TEXTAUSZUG:
###
Demzufolge seien 2019 insgesamt 72 Polizeivollzugsbeamte Opfer von Tötungsdelikten geworden – wobei es sich “bei allen Delikten um Versuche” gehandelt habe. Im Zuständigkeitsbereich der Bundespolizei seien im Jahr 2017 drei Personen durch Schusswaffengebrauch verletzt worden.
Zugleich heißt es in der Antwort: “Eine systematische Registrierung und Auswertung von Berichten über mutmaßliche rechtswidrige Polizeigewalt findet nicht statt.” Eine Beantwortung von Mihalic' Frage “wäre mithin nur durch eine händische Auswertung möglich”. Diese sei aus personellen Gründen nicht machbar.
Anzeigen zum Teil erfasst
Teilweise erfasst sind Anzeigen wegen rechtswidriger Polizeigewalt. Beim Bundeskriminalamt war die Zahl dieser Anzeigen von 2017 bis 2019 laut Antwort gleich null. Die Zollverwaltung zählte in demselben Zeitraum sechs Anzeigen. Die Bundespolizei erfasst gegen ihre Beamten erstattete Strafanzeigen im Allgemeinen, aber keine Anzeigen wegen rechtswidriger Gewalt im Besonderen.
Auf die Frage der Grünen-Politikerin, wie viele Fälle von polizeilichem Fehlverhalten gegenüber Bürgerinnen und Bürgern in den vergangenen drei Jahren bei den Polizeibehörden des Bundes intern gemeldet worden seien und wie damit umgegangen worden sei, schreibt das Ministerium: “Der Bundesregierung liegen keine Erkenntnisse im Sinne der Fragestellung vor.”
Mihalic: Erschreckend, dass die Bundesregierung so wenig Interesse zeigt
Mihalic sagte dem RND: “Es ist erschreckend, dass die Bundesregierung so wenig Interesse zeigt, sich über solche Fälle genauer zu informieren – schließlich ist die Polizei Trägerin des Gewaltmonopols und hat eine besondere gesellschaftliche Aufgabe. Da reicht es nicht, sich nur um die Fälle zu kümmern, die öffentliche Aufmerksamkeit erregen.”
Obwohl die Bundesregierung um die Brisanz des Themas rechtswidriger Polizeigewalt wisse, habe sie es bisher versäumt, sich angemessen mit dem Thema zu beschäftigen. Keines der zur Verfügung stehenden Instrumente werde systematisch genutzt, und ein inhaltlich fachlicher Austausch beispielsweise mit Wissenschaftlerinnen und Wissenschaftlern finde schon gar nicht statt.
Der Bochumer Kriminologe Tobias Singelnstein kam 2019 in einer Studie zu dem Ergebnis, dass es mindestens fünfmal mehr Verdachtsfälle von Polizeigewalt gebe, als in der Statistik aufgeführt würden. 2018 schlossen die Staatsanwaltschaften ihm zufolge gut 2000 Verfahren ab, 93 Prozent wurden eingestellt.
###
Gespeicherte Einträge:
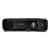 EPSV11H846120 Image Thumbnail 1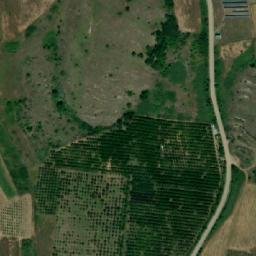 Satellite imagery of TT3/XXXII/, BG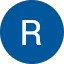 Rafaela Santos Avatar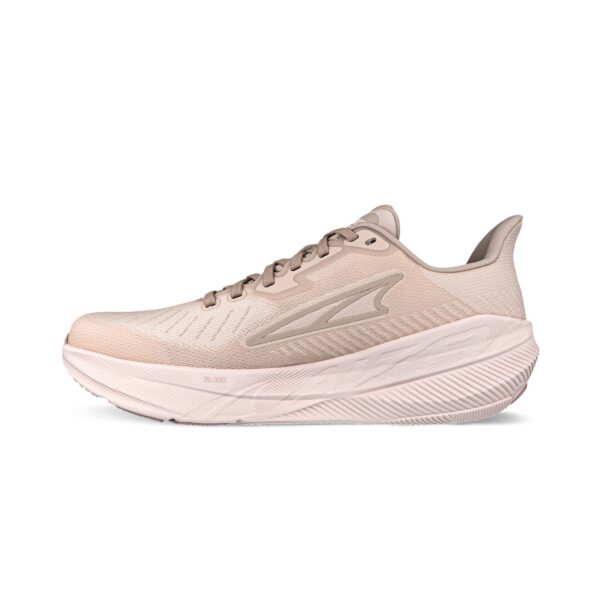Altra Γυναικεία Experience Flow PINK - Image 7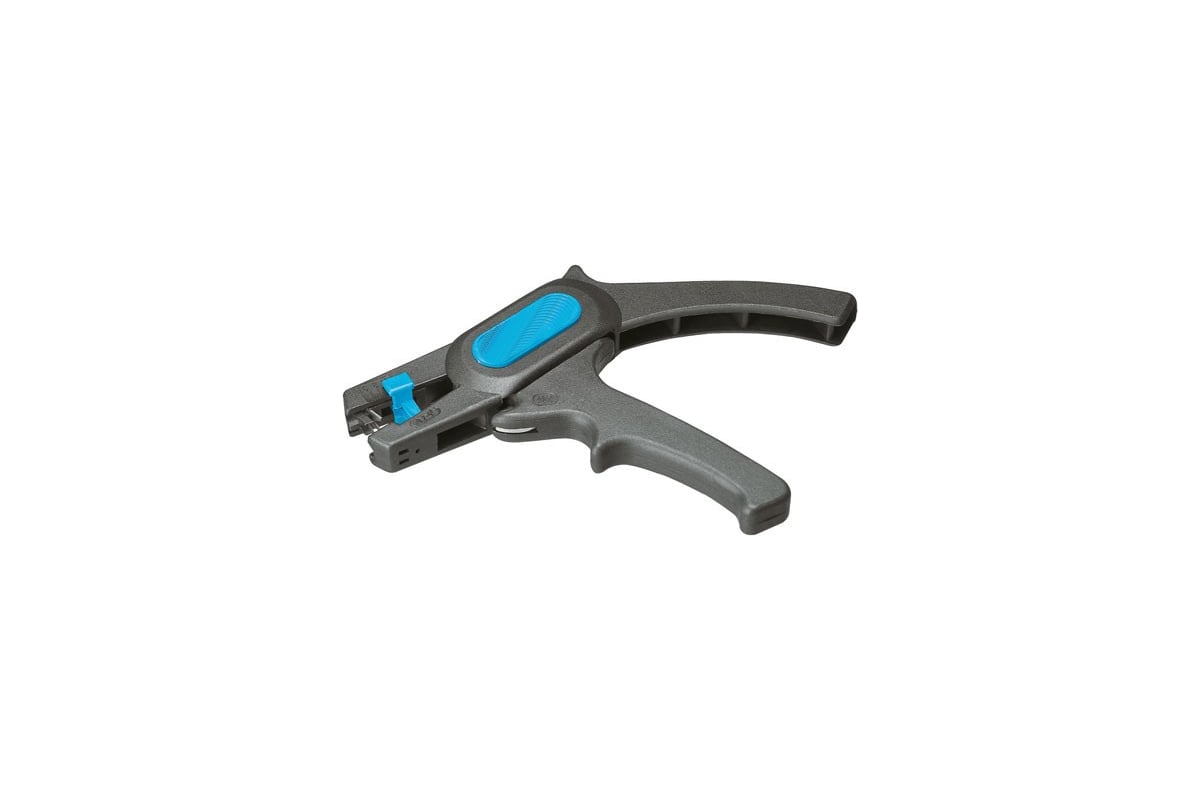 Съемник изоляции Gedore 6702940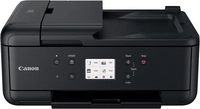 Canon USA Inc. 2232C002 image
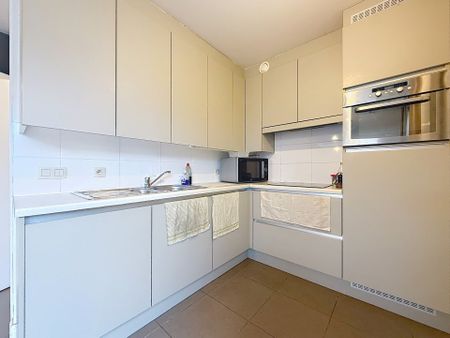 Amersveldestraat 248, 8610 Zarren - Photo 3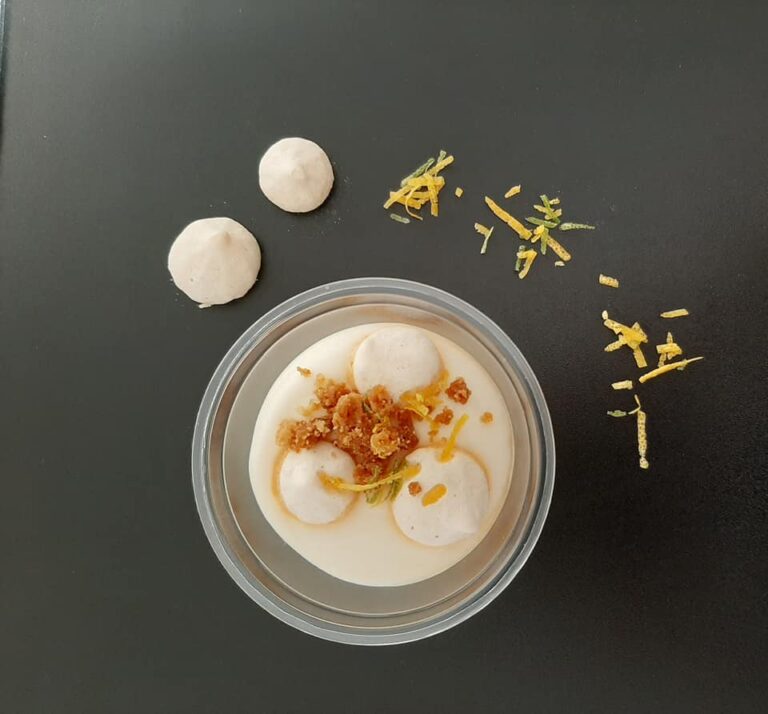 traiteur millet artisans gourmands pyrenees atlantiques 768x714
###
AUFGABEN:
1. Gib aus dem Textauszug die Stelle von „Zugleich heißt es“ bis „Gründen nicht machbar.“ Wort für Wort wieder.
2. Welche Jahreszahlen kommen im Textauszug vor? Zähl alle auf.
Verwende nur den Textauszug.

LÖSUNGEN:
1.
Zugleich heißt es in der Antwort: “Eine systematische Registrierung und Auswertung von Berichten über mutmaßliche rechtswidrige Polizeigewalt findet nicht statt.” Eine Beantwortung von Mihalic' Frage “wäre mithin nur durch eine händische Auswertung möglich”. Diese sei aus personellen Gründen nicht machbar.

2. 2017, 2018, 2019